Answer with a single number: the count of lines below that hold "First".
##############################
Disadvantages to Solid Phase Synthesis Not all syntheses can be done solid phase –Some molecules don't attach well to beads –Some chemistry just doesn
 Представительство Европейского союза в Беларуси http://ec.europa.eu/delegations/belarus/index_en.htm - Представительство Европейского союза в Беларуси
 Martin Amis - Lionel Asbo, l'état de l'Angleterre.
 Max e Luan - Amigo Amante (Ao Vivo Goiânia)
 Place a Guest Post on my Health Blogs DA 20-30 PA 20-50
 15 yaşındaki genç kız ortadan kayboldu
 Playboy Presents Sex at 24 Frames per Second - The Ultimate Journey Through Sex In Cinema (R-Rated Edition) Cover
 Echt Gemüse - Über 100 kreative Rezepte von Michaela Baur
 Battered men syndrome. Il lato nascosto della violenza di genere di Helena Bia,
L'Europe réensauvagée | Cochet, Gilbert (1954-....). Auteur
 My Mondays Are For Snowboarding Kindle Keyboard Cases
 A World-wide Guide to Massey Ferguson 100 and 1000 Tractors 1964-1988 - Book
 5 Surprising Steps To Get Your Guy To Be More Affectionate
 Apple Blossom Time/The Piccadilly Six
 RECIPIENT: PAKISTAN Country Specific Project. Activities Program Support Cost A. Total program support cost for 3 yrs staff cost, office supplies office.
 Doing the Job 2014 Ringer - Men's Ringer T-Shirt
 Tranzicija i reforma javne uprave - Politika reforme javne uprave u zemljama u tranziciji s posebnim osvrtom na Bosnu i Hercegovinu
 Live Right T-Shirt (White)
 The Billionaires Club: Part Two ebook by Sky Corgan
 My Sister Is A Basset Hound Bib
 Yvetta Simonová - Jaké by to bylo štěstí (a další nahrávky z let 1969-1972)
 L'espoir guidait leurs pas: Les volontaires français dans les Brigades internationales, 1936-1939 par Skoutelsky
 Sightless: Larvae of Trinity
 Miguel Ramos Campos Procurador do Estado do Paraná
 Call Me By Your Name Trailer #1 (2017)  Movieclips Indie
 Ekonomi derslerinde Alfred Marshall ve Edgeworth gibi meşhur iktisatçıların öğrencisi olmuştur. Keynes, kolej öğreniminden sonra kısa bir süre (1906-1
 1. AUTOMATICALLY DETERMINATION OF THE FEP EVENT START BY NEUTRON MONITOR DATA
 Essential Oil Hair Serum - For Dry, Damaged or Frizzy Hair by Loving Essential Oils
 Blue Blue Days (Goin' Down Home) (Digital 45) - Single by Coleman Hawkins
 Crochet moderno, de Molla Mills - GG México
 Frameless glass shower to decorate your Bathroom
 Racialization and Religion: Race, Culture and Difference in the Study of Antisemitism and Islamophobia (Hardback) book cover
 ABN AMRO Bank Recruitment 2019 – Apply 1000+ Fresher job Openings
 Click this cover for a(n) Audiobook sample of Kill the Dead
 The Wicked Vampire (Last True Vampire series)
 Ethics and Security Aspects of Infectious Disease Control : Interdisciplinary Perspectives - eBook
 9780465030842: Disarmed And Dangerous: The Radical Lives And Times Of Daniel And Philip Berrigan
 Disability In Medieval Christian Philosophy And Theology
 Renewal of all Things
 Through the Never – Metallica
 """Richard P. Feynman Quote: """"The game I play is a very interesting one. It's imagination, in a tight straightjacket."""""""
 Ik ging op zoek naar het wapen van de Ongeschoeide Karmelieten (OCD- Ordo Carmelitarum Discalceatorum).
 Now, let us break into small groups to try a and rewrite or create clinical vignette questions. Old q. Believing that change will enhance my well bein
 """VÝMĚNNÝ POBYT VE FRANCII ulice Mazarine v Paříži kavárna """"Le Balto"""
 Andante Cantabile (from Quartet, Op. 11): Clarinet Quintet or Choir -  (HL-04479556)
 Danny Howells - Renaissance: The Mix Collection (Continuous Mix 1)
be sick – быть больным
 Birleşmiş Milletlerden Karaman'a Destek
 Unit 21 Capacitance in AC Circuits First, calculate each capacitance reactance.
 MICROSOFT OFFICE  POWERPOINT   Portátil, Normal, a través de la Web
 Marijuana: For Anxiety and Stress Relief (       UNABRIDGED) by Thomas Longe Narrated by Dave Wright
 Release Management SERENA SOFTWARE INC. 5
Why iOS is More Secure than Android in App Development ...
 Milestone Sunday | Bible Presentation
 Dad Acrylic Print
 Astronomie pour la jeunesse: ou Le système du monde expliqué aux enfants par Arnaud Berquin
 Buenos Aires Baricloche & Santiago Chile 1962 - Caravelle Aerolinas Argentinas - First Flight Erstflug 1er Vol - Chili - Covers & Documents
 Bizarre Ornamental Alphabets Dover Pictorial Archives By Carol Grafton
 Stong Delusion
##############################
_ANSWER FOR THIS EXERCISE_
2